Hier könnte man das Procedere überdenken, zumal die bisherige Regelung auf die "gute alte Zeit" in der Budgetpolitik zugeschnitten war, in der mittelfristige Finanzziele nicht in dem Ausmaß formuliert waren wie heute.
 

 Zu empfehlen ist eine Institutionalisierung der AOG-Mittelfristplanung - entsprechend dem Modell der letzten GR-Periode - mit einem verbindlich formulierten Finanzrahmen, einer entsprechend verbindlichen Vereinbarung über die geplanten Projekte - vorschlagsweise mit einer Einbindung des Stadtrechnungshofes in der Planungsphase („Vorgezogene Bedarfsprüfung").

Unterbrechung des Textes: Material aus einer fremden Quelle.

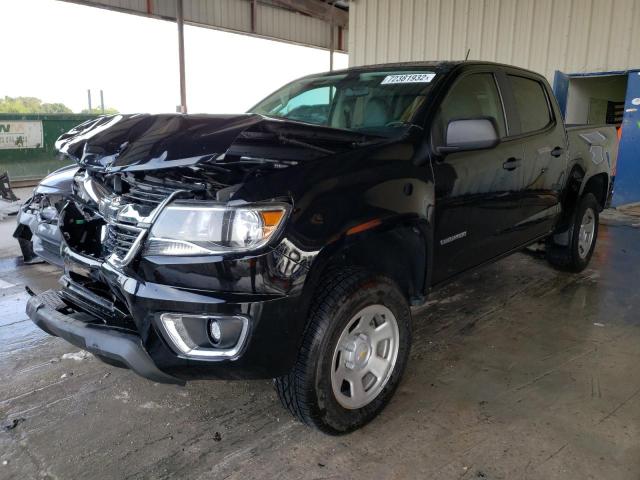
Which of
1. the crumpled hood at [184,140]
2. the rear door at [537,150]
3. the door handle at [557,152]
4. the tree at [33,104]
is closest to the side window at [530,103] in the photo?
the rear door at [537,150]

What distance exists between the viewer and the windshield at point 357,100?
295 centimetres

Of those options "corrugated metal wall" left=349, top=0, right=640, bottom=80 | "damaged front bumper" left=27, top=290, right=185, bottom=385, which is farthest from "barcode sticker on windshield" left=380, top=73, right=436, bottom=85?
"corrugated metal wall" left=349, top=0, right=640, bottom=80

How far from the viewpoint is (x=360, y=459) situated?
7.34ft

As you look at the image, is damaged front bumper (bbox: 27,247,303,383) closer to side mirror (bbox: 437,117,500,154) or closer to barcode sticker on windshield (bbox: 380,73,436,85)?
side mirror (bbox: 437,117,500,154)

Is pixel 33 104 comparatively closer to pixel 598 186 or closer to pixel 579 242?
pixel 598 186

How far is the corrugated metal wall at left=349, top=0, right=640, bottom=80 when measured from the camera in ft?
26.2

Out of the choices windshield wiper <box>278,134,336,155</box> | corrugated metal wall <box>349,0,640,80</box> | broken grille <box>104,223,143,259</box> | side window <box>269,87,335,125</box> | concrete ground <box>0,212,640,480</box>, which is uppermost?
corrugated metal wall <box>349,0,640,80</box>

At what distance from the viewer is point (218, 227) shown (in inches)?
76.2

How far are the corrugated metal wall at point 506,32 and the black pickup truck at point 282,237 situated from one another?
20.7 ft

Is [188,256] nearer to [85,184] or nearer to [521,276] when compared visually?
[85,184]

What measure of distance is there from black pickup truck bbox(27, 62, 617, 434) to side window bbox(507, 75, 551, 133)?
661 mm

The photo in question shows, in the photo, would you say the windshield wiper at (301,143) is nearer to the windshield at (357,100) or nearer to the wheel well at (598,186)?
the windshield at (357,100)

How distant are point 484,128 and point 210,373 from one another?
182cm

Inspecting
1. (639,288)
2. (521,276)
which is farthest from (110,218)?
Answer: (639,288)
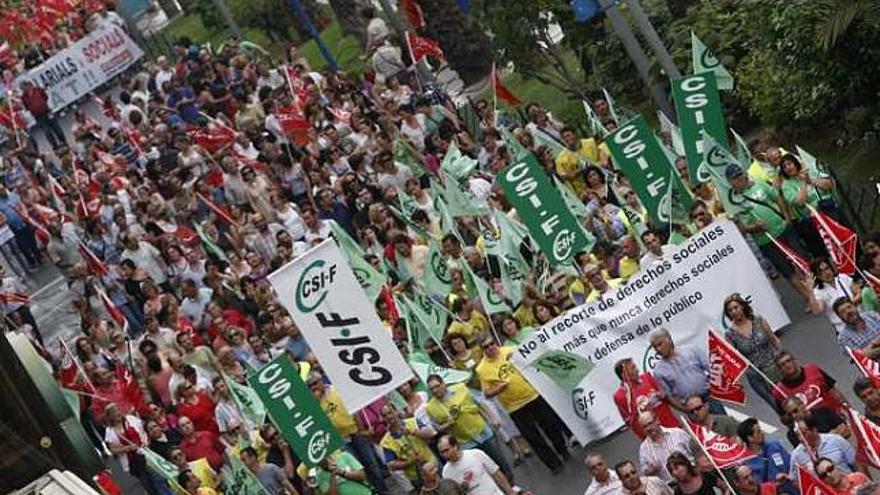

Neuvorschläge von Projekten sollten schon in der Phase der Mittelfristplanung hinsichtlich Bedarfsprüfung "hart" abgetestet werden. Bei späterem Planungs- und Umsetzungsbeschluss könnte die Bedarfsprüfung dafür entfallen und die Prüfungsgrenze (dzt 1,4 Mio EUR) angehoben werden.

 

 
Vorschläge für den weiteren Sanierungskurs

Die Zahlen der letzten beiden Jahre zeigen zwar eine Verbesserung, die Stadt erwirtschaftet aber nach wie vor ein Defizit im laufenden Haushalt – und zwar sowohl in der Einzelbetrachtung des Magistratsbudgets, als auch konsolidiert mit den Beteiligungen und Eigenbetrieben.

Zur Sicherstellung des Sanierungskurses empfiehlt der Stadtrechnungshof folgende Maßnahmen zu erwägen:

1.      Projekt „Overhead –10 %“: die Personal- und Sachkosten für administra­tive Aufgaben sind definitiv zu hoch; in manchen Bereichen betragen sie 20% des Sachbudgets. In einen solchen Projektrahmen sind auch die Beteili­gungs­gesellschaften und Betriebe einzubeziehen.

2.      Aufbau einer „Controlling-Task-Force“, einer Querschnittsgruppe aus Mit­ar­beiter­Innen von Reformteam, Organisationsentwicklung und IT, deren Aufgabe es ist, die Führungskräfte bei der Prozessoptimierung und bei der Senkung der Kosten zu unterstützen.

3.      Prämien-/Bonussystem für Rationalisierungsbemühungen:  zu diskutieren wäre ferner ein flexibles Belohnungssystem für Führungskräfte, was die Ein­haltung und Umsetzung finanzwirtschaftlicher Zielsetzungen („Eckwert-Erreichungsprämie“) anbelangt. Ziel muss sein, Anreize dafür zu schaffen, bei natürlichem Personalabgang Rationalisierungsoptionen zu nützen.

4.      Projekt „Produkt- und Preiskritik NEU“ für Magistrat und Betrie­be /Be­teiligungen: Nach den positiven Erfahrungen der „Aufgabenkritik“ des Jahres 2004 sollte ein neuer Anlauf genommen werden, Leistungen und Produkte der Stadt und ihrer Beteiligungen und deren Preise zu hinterfragen.

5.      Forderungslandkarte: Zum vorigen Punkt gehört nach Ansicht des Stadt­rech­nungshofes auch, eine „Forderungslandkarte“ zu erarbeiten; die komplexe Produkt- und Dienstleistungsstruktur der Stadt weist eine beinahe unüberblickbare Vielfalt an Verwaltungsgebühren, Leistungsentgelten etc auf. Hier empfiehlt sich, über eine Durchforstung nachzudenken.